◆ **EXERCISE TASK**: Output, as a Markdown table with columns "Row" and "Line", each nonblank line of the material from the line containing "on the scene?" through the end of the material, both ends included. Omit the pictures.

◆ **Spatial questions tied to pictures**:
______________________________

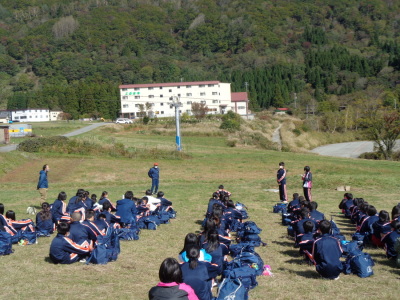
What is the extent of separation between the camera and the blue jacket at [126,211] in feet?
52.3

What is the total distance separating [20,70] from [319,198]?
19540 centimetres

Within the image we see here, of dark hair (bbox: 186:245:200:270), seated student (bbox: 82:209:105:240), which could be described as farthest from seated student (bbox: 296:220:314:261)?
seated student (bbox: 82:209:105:240)

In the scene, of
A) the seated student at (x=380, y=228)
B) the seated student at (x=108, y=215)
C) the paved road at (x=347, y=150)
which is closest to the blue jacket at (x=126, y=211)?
the seated student at (x=108, y=215)

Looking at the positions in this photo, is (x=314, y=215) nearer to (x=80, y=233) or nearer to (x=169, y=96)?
(x=80, y=233)

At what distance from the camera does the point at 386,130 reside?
63.1 m

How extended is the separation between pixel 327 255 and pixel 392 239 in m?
2.67

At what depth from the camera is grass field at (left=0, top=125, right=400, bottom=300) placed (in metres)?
9.91

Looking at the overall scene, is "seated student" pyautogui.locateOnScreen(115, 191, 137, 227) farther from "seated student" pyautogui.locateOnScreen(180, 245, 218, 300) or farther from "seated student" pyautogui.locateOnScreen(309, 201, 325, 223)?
"seated student" pyautogui.locateOnScreen(180, 245, 218, 300)

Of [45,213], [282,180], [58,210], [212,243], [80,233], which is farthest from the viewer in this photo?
[282,180]

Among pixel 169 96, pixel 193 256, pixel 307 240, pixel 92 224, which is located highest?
pixel 169 96

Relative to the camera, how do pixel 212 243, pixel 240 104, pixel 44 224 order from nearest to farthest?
1. pixel 212 243
2. pixel 44 224
3. pixel 240 104

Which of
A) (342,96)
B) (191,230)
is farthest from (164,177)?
(342,96)

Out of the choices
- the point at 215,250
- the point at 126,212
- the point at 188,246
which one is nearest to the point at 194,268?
the point at 188,246

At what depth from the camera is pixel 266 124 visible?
97188 mm
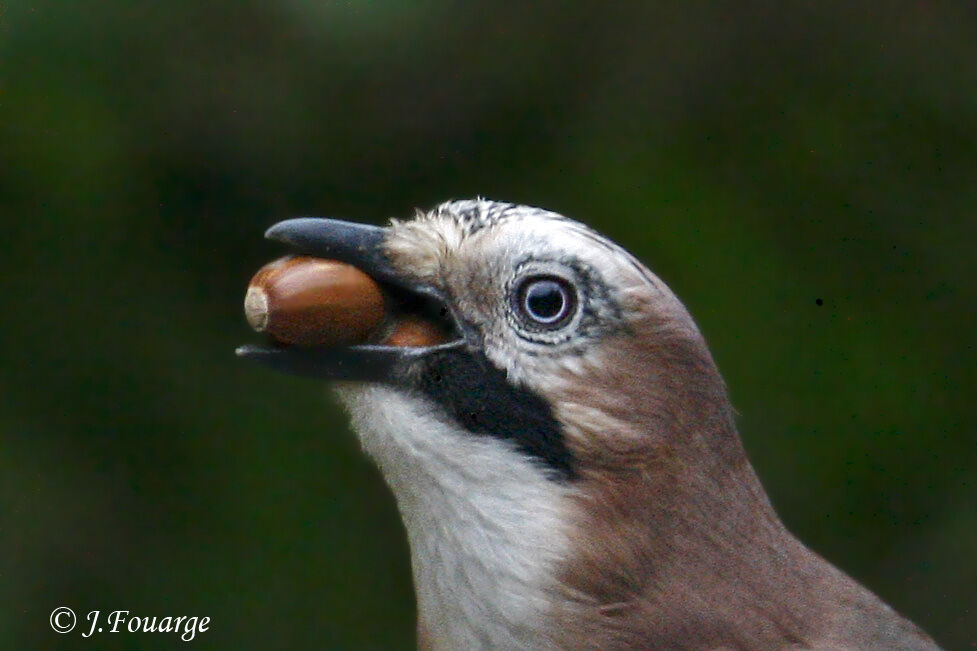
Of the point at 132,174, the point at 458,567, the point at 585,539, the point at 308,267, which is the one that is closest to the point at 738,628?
the point at 585,539

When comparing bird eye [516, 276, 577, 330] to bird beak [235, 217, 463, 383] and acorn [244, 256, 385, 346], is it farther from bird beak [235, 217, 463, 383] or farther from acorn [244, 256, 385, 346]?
acorn [244, 256, 385, 346]

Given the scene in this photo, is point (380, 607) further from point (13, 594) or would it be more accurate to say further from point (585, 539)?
point (585, 539)

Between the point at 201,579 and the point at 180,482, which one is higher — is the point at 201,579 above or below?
below

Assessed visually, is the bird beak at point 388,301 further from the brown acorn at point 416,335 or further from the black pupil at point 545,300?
the black pupil at point 545,300
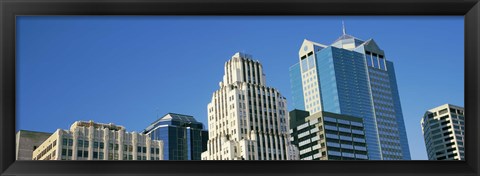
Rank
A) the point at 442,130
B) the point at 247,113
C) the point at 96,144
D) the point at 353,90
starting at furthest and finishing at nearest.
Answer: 1. the point at 353,90
2. the point at 442,130
3. the point at 247,113
4. the point at 96,144

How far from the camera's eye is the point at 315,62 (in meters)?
46.3

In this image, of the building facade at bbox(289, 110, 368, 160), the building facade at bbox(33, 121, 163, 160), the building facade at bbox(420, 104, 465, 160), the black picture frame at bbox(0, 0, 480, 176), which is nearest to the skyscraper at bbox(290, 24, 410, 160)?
the building facade at bbox(420, 104, 465, 160)

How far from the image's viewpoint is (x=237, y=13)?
1.05 metres

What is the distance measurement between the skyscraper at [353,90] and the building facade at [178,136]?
818cm

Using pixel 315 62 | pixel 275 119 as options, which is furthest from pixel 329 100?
pixel 275 119

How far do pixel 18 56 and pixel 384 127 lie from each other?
46164 mm

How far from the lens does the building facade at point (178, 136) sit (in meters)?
41.5

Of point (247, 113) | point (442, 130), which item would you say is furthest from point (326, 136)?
point (442, 130)

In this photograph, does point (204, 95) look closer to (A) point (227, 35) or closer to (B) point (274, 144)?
(A) point (227, 35)

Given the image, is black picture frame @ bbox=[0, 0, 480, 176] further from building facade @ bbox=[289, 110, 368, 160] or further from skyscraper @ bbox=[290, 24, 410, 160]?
skyscraper @ bbox=[290, 24, 410, 160]

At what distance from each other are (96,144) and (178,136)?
16.1 m

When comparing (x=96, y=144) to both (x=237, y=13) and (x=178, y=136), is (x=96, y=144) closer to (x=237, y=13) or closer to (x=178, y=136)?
(x=178, y=136)

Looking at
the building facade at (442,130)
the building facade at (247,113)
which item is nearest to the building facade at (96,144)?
the building facade at (247,113)

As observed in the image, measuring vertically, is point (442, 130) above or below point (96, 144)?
above
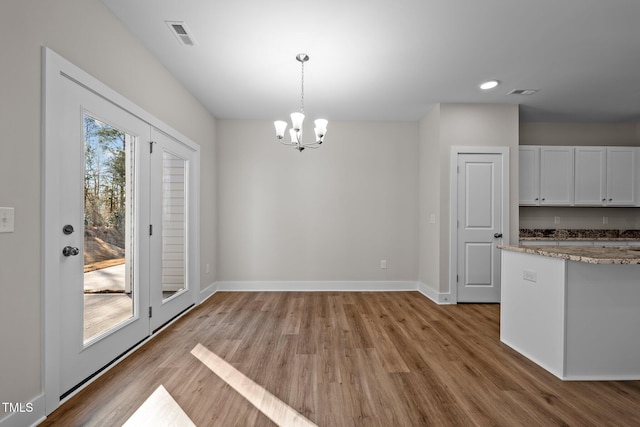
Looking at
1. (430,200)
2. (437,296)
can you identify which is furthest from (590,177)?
(437,296)

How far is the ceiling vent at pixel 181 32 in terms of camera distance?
246cm

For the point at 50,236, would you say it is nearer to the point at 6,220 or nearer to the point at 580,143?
the point at 6,220

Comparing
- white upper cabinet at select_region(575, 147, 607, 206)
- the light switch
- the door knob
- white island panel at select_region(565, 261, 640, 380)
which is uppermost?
white upper cabinet at select_region(575, 147, 607, 206)

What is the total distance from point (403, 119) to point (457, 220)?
6.04 ft

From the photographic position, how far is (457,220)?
13.7ft

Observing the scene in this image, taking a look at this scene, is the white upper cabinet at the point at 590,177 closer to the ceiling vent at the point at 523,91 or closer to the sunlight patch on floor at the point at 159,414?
the ceiling vent at the point at 523,91

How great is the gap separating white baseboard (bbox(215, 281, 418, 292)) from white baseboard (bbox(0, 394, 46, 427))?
3113 mm

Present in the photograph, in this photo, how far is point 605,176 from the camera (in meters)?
4.61

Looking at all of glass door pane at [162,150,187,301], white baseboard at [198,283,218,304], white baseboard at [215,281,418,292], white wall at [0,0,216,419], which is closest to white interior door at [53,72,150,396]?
white wall at [0,0,216,419]

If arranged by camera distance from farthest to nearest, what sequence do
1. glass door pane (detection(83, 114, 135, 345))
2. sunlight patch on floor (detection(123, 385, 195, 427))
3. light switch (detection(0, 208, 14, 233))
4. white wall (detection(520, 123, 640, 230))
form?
white wall (detection(520, 123, 640, 230)) < glass door pane (detection(83, 114, 135, 345)) < sunlight patch on floor (detection(123, 385, 195, 427)) < light switch (detection(0, 208, 14, 233))

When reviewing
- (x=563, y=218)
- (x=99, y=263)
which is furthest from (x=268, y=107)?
(x=563, y=218)

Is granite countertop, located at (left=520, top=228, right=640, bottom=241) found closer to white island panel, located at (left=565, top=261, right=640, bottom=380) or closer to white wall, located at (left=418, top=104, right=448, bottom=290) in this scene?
white wall, located at (left=418, top=104, right=448, bottom=290)

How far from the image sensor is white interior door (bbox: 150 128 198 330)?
299 cm

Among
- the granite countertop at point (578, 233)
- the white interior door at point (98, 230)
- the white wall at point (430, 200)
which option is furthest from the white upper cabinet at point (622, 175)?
the white interior door at point (98, 230)
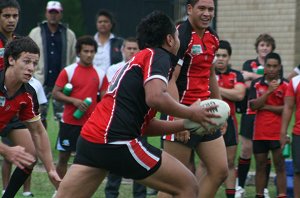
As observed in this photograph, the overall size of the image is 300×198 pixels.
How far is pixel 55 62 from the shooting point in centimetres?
1322

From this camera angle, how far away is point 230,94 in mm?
10562

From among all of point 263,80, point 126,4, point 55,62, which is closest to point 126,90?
point 263,80

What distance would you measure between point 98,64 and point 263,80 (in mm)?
3661

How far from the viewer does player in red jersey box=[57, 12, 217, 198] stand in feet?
21.5

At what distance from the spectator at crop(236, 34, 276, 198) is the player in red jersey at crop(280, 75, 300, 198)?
1.13 metres

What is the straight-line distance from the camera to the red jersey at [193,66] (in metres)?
8.13

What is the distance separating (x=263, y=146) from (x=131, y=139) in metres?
4.36

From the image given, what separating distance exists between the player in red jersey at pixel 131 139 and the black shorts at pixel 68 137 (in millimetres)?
3964

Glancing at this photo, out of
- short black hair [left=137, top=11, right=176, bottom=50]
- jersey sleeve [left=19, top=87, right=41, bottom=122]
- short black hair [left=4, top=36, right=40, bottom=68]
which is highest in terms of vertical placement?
short black hair [left=137, top=11, right=176, bottom=50]

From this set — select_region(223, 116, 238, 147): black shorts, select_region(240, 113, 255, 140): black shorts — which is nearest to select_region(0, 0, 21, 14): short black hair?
select_region(223, 116, 238, 147): black shorts

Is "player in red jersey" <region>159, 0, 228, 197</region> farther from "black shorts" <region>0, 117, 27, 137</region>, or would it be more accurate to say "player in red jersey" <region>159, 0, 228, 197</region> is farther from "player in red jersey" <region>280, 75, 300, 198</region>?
"black shorts" <region>0, 117, 27, 137</region>

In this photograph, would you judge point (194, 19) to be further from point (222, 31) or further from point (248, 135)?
point (222, 31)

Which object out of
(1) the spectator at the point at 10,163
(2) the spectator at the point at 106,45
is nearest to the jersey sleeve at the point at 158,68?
(1) the spectator at the point at 10,163

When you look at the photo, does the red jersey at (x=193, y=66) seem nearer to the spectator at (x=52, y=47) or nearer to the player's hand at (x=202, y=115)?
the player's hand at (x=202, y=115)
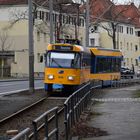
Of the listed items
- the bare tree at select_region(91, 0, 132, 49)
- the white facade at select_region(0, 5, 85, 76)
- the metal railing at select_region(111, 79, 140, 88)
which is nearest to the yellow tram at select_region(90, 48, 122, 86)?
the metal railing at select_region(111, 79, 140, 88)

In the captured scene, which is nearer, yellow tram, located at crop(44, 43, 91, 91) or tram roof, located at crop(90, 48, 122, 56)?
yellow tram, located at crop(44, 43, 91, 91)

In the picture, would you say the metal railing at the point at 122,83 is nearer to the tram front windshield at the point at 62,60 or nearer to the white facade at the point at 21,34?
the tram front windshield at the point at 62,60

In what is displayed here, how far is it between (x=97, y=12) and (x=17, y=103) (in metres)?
80.9

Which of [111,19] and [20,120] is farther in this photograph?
[111,19]

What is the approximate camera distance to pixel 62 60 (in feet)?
107

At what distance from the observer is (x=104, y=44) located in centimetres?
11331

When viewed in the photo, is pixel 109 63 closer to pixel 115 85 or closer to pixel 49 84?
pixel 115 85

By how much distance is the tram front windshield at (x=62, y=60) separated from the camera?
1283 inches

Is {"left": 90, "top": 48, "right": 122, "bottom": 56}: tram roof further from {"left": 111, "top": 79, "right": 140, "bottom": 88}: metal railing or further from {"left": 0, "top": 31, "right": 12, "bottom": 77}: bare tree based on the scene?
{"left": 0, "top": 31, "right": 12, "bottom": 77}: bare tree

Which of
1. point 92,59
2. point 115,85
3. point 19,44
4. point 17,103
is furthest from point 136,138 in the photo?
point 19,44

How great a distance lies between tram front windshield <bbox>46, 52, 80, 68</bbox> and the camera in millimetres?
32594

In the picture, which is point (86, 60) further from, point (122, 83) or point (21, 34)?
point (21, 34)

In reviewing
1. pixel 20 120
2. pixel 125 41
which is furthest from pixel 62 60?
pixel 125 41

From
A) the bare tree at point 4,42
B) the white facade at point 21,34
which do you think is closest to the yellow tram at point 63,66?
the white facade at point 21,34
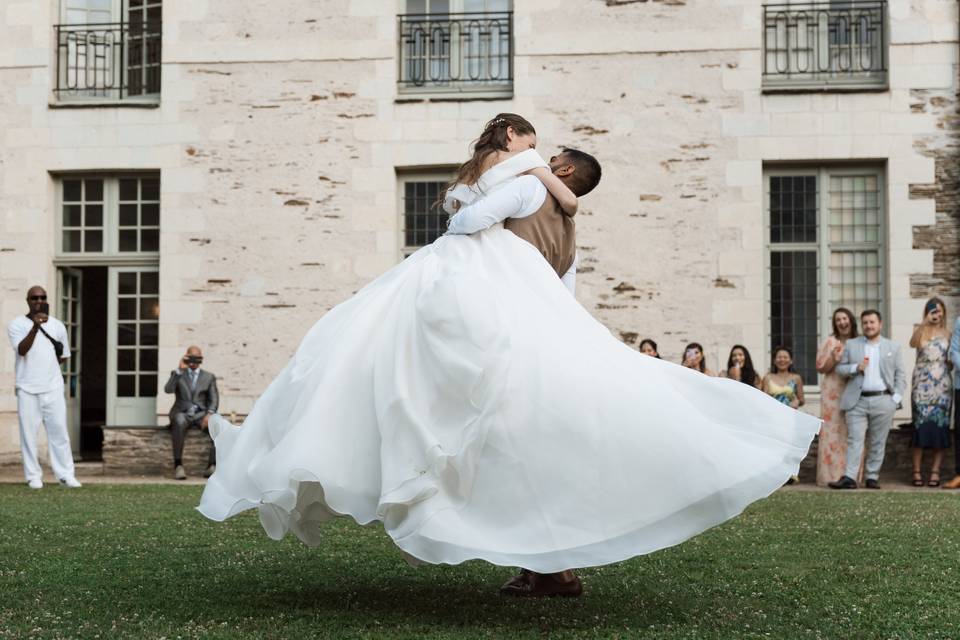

______________________________

◆ **TASK SOLUTION**:
| Row | Line |
|---|---|
| 1 | Is {"left": 90, "top": 48, "right": 122, "bottom": 56}: tram roof further from {"left": 111, "top": 79, "right": 140, "bottom": 88}: metal railing or further from {"left": 0, "top": 31, "right": 12, "bottom": 77}: bare tree based on the scene? |
| 2 | {"left": 0, "top": 31, "right": 12, "bottom": 77}: bare tree |
| 3 | Which of |
| 4 | 1. point 92,59 |
| 5 | 2. point 115,85 |
| 6 | 3. point 19,44 |
| 7 | 4. point 17,103 |
| 8 | is furthest from point 136,138 in the photo? |
| 9 | point 19,44 |
| 10 | How great a distance lies between tram front windshield <bbox>46, 52, 80, 68</bbox> and the camera in millimetres? |
| 11 | 32594 |
| 12 | In the picture, which is point (86, 60) further from, point (122, 83) or point (21, 34)? |
| 13 | point (21, 34) |
| 14 | In reviewing |
| 15 | 1. pixel 20 120 |
| 16 | 2. pixel 125 41 |
| 17 | which is furthest from pixel 62 60? |
| 18 | pixel 125 41 |
| 19 | From |
| 20 | A) the bare tree at point 4,42 |
| 21 | B) the white facade at point 21,34 |
| 22 | which do you think is closest to the yellow tram at point 63,66? |
| 23 | the white facade at point 21,34 |